■ **YOUR ASSIGNMENT**: Reproduce the consent form word for word from "Genomic test results" to "conditions (incidental findings).".
** Opening DOCUMENT SECTION block **
Patient Consent Form

    Details of patient being tested:

    Parent/guardian/other representative (if applicable):

    1. About the test

    It is my choice for the above-named patient to have genomic testing by panel/exome/genome analysis to look for changes in genes that may be associated with:

    Genomic test results are based on current knowledge, which may change in the future.

    2. Potential outcomes

    I understand:

    • This test may find a cause for the condition(s).

    • This test may not find a cause for the condition(s).

    • The result may be of ‘unknown significance’, which means it cannot be understood today.

    • There is a chance that genomic testing could find other medical conditions (incidental findings).

    • This test will not predict all future health problems.

    • Genomic testing may identify unexpected family relationships.

    • Further testing or information sharing may be needed to finalise the result.

    3. Results

    I understand:

    • I will be told the results by a health professional.

    • I can choose not to be told about the results, but the report may still be included in the patient’s medical record.

    • Results may have implications for the health/genetic risks of the patient, and their family members.

    • Results from these tests may affect the patient’s ability to obtain some types of insurance.

    • The results will be available to the team of health professionals involved in the patient’s care.

    • Results are confidential and may be released as specified in this form, or as allowed by law.
** Closing DOCUMENT SECTION block **
** Opening MATERIAL SUPPLIED block **
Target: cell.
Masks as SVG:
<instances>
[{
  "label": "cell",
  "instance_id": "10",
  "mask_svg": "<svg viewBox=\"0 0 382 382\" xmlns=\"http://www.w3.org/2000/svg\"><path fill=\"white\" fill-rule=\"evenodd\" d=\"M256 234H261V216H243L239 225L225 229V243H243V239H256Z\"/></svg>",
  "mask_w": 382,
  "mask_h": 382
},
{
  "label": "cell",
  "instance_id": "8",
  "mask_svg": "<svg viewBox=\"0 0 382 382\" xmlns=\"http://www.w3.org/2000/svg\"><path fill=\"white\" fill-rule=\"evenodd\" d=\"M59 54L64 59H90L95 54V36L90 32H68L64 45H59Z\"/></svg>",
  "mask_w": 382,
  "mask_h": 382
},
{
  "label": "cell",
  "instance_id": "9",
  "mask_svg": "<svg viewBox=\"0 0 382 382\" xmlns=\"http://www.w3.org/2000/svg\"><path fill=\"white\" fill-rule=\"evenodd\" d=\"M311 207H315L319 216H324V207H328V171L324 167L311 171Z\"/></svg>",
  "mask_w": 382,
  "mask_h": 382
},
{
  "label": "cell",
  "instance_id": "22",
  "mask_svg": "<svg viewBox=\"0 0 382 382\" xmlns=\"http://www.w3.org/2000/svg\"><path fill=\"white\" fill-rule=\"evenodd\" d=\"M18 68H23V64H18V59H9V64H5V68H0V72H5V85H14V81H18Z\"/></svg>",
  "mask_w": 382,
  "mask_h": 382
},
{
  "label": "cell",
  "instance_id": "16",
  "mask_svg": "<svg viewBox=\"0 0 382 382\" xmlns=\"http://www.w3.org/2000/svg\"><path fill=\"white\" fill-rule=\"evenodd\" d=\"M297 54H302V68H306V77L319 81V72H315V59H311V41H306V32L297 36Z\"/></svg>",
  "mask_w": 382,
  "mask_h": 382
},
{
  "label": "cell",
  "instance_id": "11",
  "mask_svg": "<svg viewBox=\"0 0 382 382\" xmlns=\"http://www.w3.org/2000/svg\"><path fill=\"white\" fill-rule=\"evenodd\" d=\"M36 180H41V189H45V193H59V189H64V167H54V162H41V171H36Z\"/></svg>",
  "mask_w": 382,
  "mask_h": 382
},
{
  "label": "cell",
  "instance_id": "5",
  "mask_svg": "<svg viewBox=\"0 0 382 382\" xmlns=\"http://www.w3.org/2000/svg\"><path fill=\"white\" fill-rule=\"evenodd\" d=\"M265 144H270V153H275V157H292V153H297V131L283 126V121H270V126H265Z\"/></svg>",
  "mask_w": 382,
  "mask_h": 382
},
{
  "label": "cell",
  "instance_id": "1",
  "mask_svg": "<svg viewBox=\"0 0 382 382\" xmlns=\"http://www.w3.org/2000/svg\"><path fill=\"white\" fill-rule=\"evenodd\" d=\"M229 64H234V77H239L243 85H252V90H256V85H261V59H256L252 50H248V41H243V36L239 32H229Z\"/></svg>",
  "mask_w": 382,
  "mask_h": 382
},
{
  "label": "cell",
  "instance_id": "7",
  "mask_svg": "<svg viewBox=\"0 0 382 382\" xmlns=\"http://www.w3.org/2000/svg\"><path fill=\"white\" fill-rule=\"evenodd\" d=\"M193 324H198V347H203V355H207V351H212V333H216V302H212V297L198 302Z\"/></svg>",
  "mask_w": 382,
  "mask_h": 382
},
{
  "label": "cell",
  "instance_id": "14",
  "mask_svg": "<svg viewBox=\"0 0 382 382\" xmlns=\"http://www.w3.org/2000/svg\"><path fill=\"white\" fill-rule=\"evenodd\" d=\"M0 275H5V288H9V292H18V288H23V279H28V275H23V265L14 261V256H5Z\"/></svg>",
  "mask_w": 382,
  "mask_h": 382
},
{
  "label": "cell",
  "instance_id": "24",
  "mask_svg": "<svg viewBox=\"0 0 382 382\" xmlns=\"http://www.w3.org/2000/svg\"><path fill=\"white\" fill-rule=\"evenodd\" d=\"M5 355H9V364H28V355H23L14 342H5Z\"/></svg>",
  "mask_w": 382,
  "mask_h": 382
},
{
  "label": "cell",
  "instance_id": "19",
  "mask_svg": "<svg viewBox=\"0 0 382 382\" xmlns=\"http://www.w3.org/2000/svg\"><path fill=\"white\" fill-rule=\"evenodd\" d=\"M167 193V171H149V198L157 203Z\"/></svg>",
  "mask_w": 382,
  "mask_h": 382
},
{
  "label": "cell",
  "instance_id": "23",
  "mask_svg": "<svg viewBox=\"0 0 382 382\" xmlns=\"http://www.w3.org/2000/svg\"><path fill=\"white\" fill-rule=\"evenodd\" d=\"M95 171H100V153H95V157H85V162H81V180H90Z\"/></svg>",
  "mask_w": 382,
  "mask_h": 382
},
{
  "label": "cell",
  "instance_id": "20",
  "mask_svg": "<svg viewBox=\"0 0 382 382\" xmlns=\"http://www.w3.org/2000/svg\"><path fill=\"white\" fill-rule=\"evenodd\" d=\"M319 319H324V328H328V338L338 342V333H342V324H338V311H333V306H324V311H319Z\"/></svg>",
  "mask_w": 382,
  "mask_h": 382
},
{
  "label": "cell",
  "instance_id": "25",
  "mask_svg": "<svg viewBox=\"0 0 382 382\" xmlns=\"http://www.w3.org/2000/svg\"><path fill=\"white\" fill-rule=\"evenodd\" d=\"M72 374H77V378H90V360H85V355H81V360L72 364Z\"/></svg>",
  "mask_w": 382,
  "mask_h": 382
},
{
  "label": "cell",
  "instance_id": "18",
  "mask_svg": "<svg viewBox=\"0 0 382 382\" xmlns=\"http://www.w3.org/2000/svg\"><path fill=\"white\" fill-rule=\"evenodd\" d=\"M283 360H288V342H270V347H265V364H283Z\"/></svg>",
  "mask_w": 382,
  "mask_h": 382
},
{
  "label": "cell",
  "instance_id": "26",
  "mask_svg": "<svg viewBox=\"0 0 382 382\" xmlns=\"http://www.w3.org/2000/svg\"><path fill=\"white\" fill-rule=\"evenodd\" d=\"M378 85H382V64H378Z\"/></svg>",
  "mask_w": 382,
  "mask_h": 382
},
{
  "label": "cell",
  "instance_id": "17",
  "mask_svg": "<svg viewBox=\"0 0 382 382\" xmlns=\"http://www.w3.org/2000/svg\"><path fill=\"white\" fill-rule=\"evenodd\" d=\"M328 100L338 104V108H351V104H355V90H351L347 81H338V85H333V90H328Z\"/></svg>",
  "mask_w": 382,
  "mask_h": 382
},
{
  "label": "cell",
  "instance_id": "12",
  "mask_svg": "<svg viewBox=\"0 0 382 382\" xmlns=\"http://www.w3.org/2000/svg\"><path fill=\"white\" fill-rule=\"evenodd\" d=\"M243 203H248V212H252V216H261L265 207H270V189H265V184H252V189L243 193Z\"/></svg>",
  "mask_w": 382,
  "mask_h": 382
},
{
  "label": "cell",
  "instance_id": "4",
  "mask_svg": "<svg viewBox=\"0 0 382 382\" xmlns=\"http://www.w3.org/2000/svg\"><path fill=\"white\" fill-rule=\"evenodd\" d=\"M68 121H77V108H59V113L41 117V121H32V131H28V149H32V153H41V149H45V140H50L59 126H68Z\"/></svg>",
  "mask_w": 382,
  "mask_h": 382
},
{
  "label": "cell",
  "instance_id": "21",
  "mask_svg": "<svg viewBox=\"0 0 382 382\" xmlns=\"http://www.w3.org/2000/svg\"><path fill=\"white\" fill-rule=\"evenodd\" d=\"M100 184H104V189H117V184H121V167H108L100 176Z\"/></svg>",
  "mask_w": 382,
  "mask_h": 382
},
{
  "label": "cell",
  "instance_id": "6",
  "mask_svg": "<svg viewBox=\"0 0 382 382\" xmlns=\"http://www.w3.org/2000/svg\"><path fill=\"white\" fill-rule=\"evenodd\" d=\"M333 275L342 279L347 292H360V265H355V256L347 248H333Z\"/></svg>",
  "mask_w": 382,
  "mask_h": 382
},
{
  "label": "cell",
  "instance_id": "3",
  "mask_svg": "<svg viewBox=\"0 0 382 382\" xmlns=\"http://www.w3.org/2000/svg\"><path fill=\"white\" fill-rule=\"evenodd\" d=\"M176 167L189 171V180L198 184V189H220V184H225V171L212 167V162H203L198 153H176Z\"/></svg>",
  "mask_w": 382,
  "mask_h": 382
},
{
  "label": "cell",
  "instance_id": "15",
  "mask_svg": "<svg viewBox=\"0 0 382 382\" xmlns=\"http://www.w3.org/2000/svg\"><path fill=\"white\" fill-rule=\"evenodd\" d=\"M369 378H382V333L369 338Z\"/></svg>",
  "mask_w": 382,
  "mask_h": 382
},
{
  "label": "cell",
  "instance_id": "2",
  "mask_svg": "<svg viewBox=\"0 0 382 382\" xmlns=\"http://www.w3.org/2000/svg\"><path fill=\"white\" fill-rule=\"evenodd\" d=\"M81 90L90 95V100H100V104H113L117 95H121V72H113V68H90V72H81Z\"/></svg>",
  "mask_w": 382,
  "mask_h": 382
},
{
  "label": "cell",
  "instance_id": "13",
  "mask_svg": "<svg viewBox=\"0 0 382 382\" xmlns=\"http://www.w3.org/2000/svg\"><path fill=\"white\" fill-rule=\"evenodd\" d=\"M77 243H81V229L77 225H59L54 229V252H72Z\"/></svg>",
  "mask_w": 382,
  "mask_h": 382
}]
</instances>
** Closing MATERIAL SUPPLIED block **
■ **TASK RESPONSE**:
Genomic test results are based on current knowledge, which may change in the future.

    2. Potential outcomes

    I understand:

    • This test may find a cause for the condition(s).

    • This test may not find a cause for the condition(s).

    • The result may be of ‘unknown significance’, which means it cannot be understood today.

    • There is a chance that genomic testing could find other medical conditions (incidental findings).